Preventing rehospitalizations is also an important topic of concern for the health care industry. Readmission rates for those 65 and older within 30 days of hospital discharge are currently receiving much scrutiny from Medicare. According to the Dartmouth Atlas Report on Hospital Readmission in Medicare Beneficiaries, one in five elderly patients is back in the hospital within 30 days. The federal government estimates that $17 billion is spent on return trips that would not have happened had the patients received the care they needed during this delicate transition period. The Centers for Medicare and Medicaid Services actually penalizes hospitals with high rates of readmissions for certain conditions, such as heart failure, heart attack and pneumonia.
The hospital discharge process can be a flurry of activity with multiple sets of instructions on follow-up appointments, special care needs, equipment rentals, dietary considerations and new medications. This complexity has the potential to result in poor outcomes. Some contributing factors are breakdowns in communication between medical providers, inadequate patient and caregiver education, poor continuity of care, complicated instructions for care and limited access to services, sometimes due to transportation barriers. Family members frequently are not included in discharge planning, even though they may be the patient’s primary caregivers. Accountability for the discharge process is scattered among hospital staff, community physicians, nurses, skilled nursing facilities and families.

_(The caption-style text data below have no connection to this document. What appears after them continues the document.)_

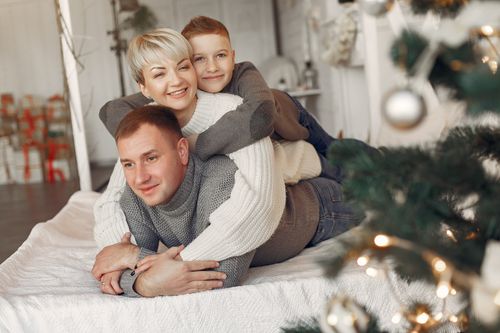 Free Happy family of three enjoying a cozy Christmas moment together indoors. Stock Photo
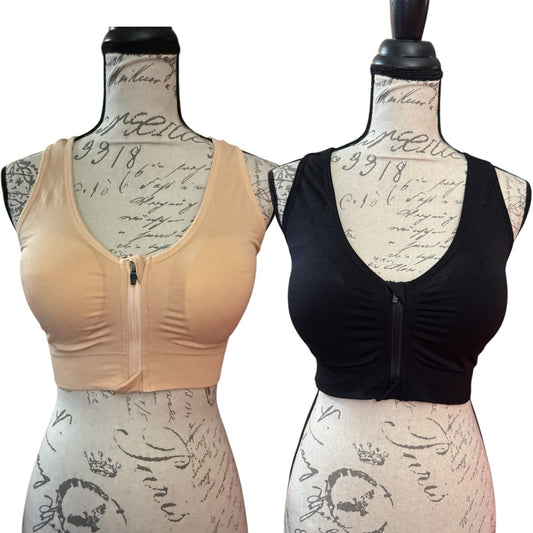 Beige and black sports bra front on mannequins with a vintage-style background.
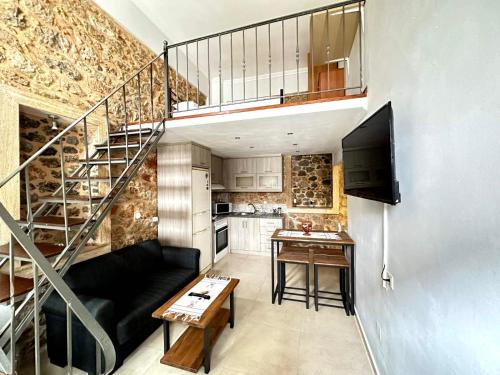 a living room with a black couch and a staircase at Lovinna Luxury Appartments in Kalymnos
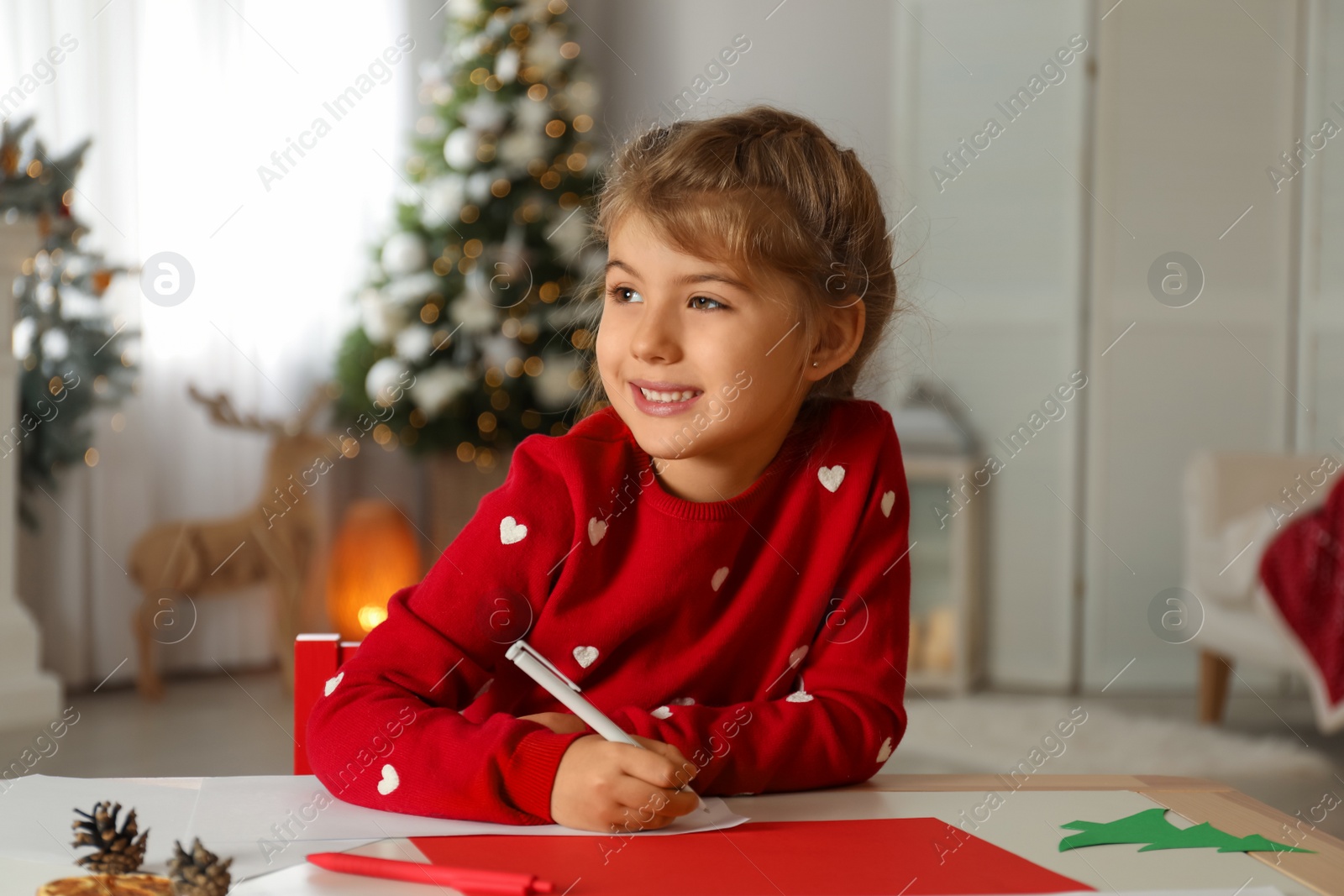 Photo of Cute child writing letter to Santa Claus at table indoors. Christmas tradition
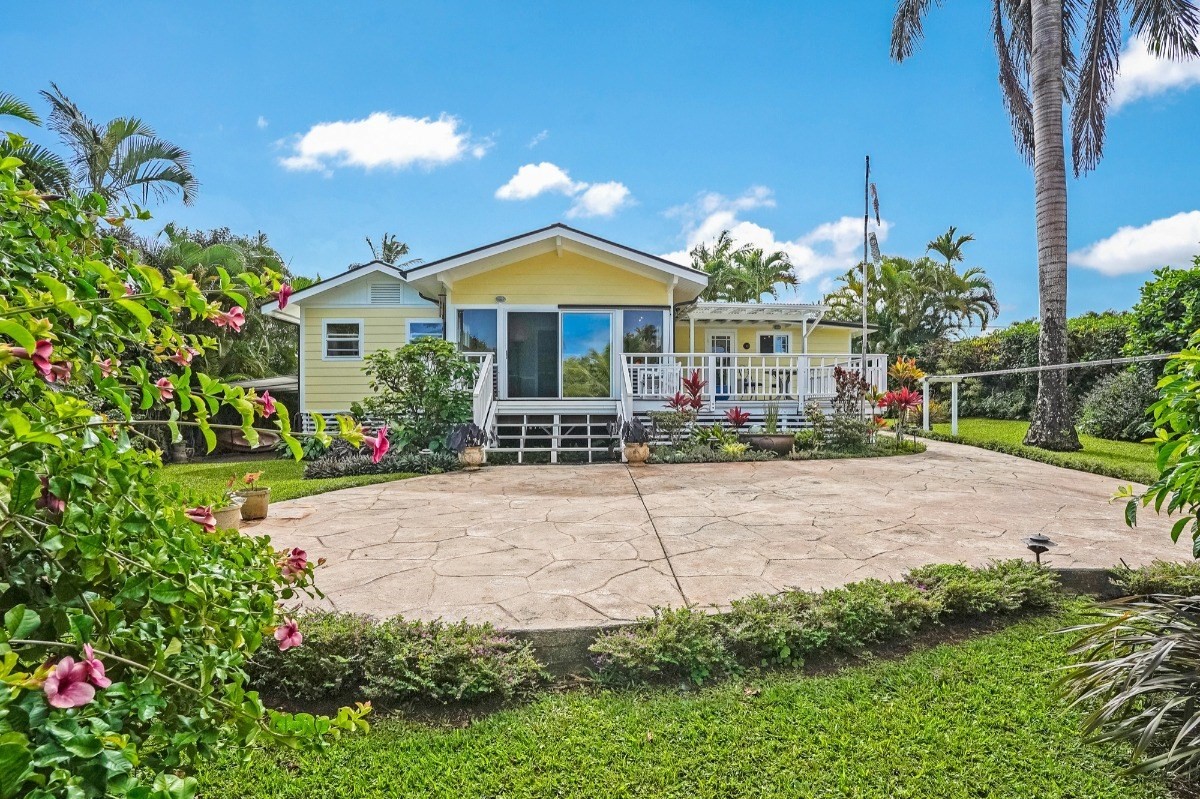 4378 Hookui Road Kilauea, HI 96754 - Photo 17 of 29 a front view of a house with a yard and potted plants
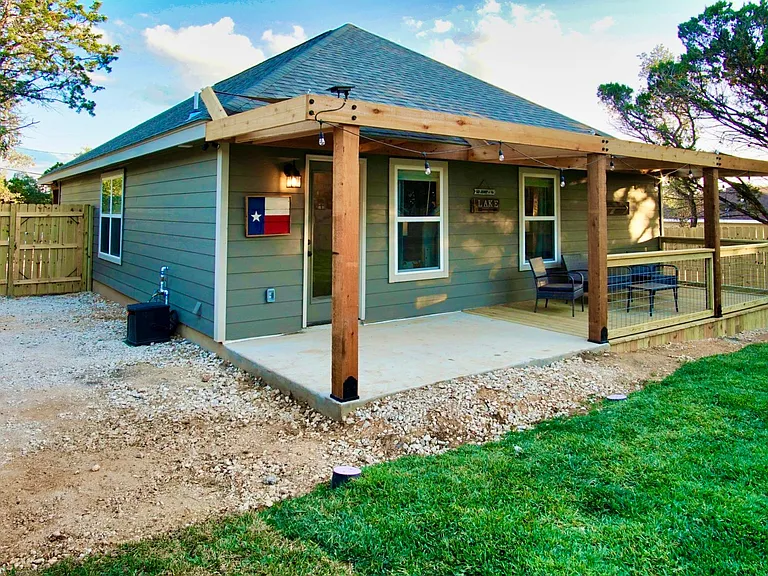 Enjoy the spacious fully fenced backyard featuring a covered patio perfect for relaxing or entertaining.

Additionally, discharges are happening more after shorter hospital stays, which means patients are often leaving the hospital before they are fully ready to begin recuperating. Sometimes patients who have experienced cognitive changes are discharged too early, without proper supports in place to address their new condition.

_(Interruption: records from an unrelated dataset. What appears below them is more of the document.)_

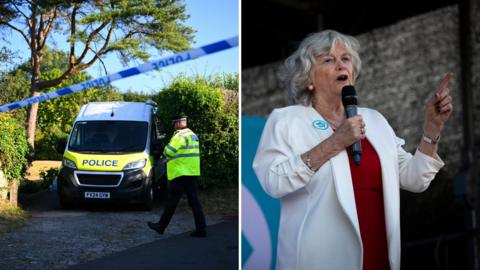 The image is a split composition showing two unrelated scenes placed side‑by‑side. On the left, a UK police incident is unfolding: a white‑and‑yellow police van with the registration FV24 GYW is parked on what appears to be a residential driveway or rural lane, with blue‑and‑white police tape cordoning off the area and a high‑visibility‑jacketed officer walking nearby. On the right, Anne Widdecombe stands on a stage or platform, speaking into a microphone while wearing a white jacket over a red top with a blue circular badge pinned to it; the dark background isolates the speaker and implies a public address, community event or formal announcement.
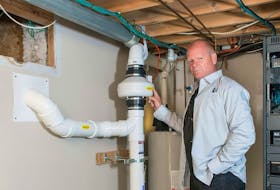 The radon mitigation fan is an essential element of the mitigation system and should be installed by a C-NRPP professional. Mike Holmes in the basement of an installed radon mitigation system. 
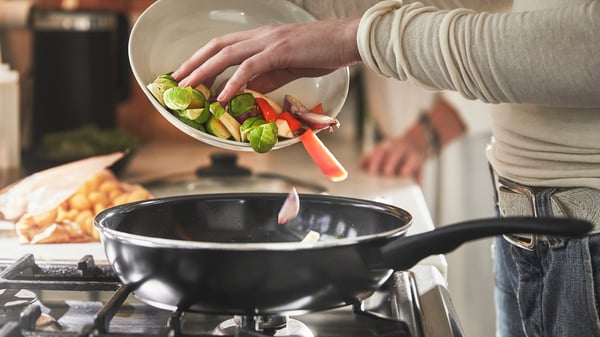 A non-stick coating black HEMLAGAD sauté pan with lid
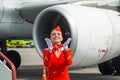 Charming Stewardess Dressed In Red Uniform. Russia, Saint-Petersburg. August 10, 2017.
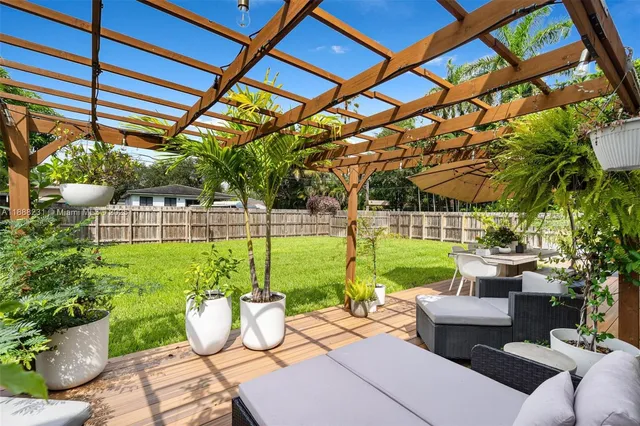 a view of a patio with couches chairs and a potted plant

As family members, what can we do to protect our loved ones and ensure they get proper care as they leave the hospital? Asking questions, advocating and being our own care coordinators is the ideal situation, but many of us simply can’t do this on our own. We may live far away, and we often don’t have the right medical knowledge. And we may not know where to turn for all the types of support our loved ones need.

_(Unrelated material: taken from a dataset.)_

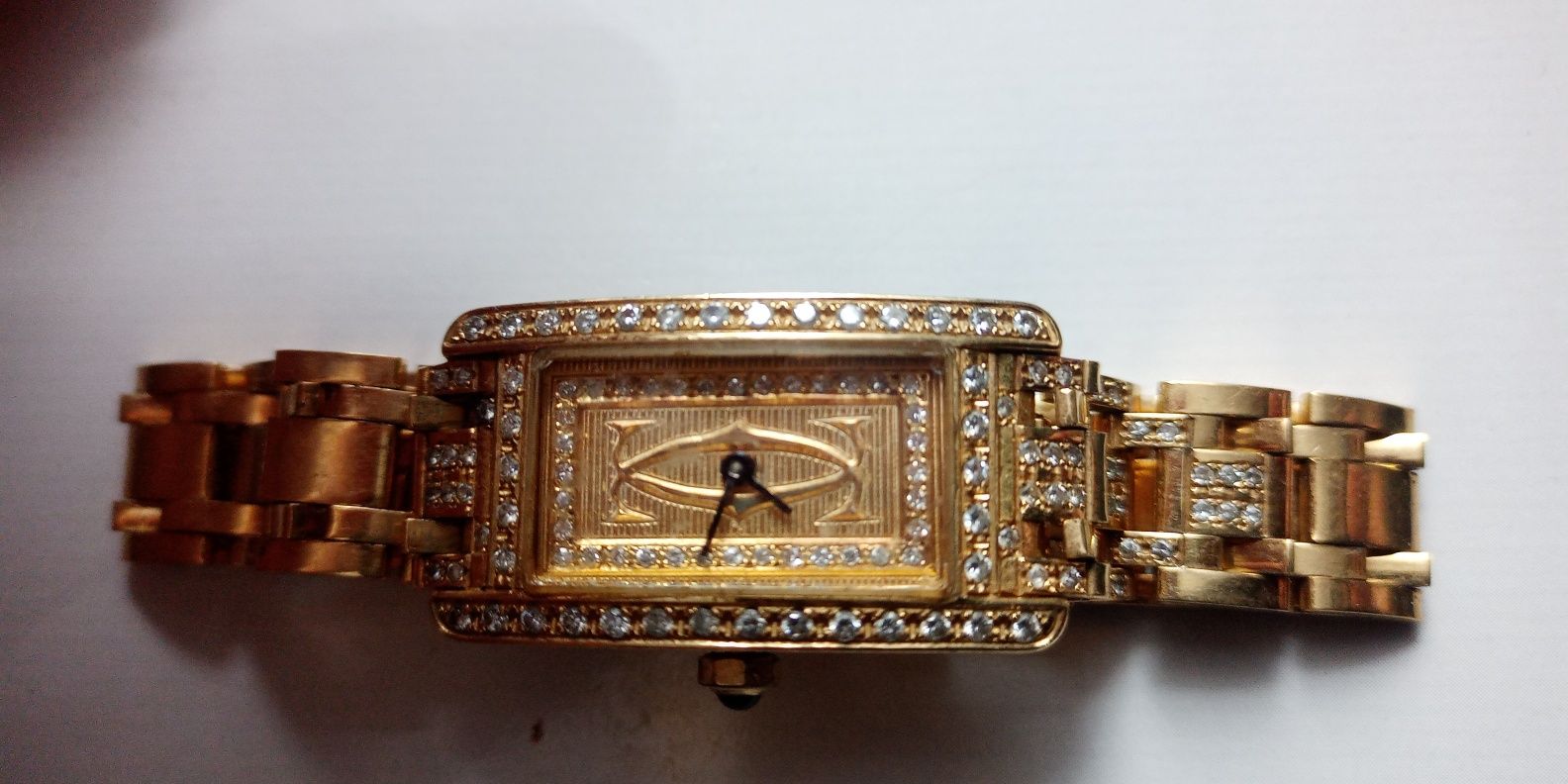 Złoty zegarek, cartier z brylantami, pr.750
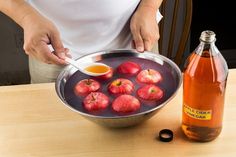 a person holding a spoon in a pan filled with apples and syrup next to a bottle of apple cider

Some health systems are now using transitional care models. These involve teams of professionals including social workers and nurse case managers that guide a family through their post-hospital needs. Inquire at your hospital or rehab facility to see if this is an option for you.
Another fee-based option is a geriatric care manager who can be an advocate and a care coordinator. This professional can be hired by the older adult or family member before discharge. (Most Jewish Family and Children’s Services agencies across the country have care management programs. You can also contact the National Association of Professional Geriatric Care Managers at http://www.caremanager.org for information.)
Care managers and transitional teams intervene on multiple levels to assist patients as they leave the hospital. They assess the patient’s needs, set up services prior to discharge, oversee discharge instructions, arrange transportation, follow up with physicians, assess for caregiver burden, place and oversee in-home care if needed, and involve the primary care physician and pharmcist in medication management. Assessment continues once the older adult is at home, including evaluating mental health changes and social support.
This monitoring and consistent professional presence enhances safety in the home and improves quality of life after a challenging period of illness.
Most important, it also helps ensure that older adults get the care they need once they leave the hospital, thereby avoiding the “hospital revolving door” syndrome.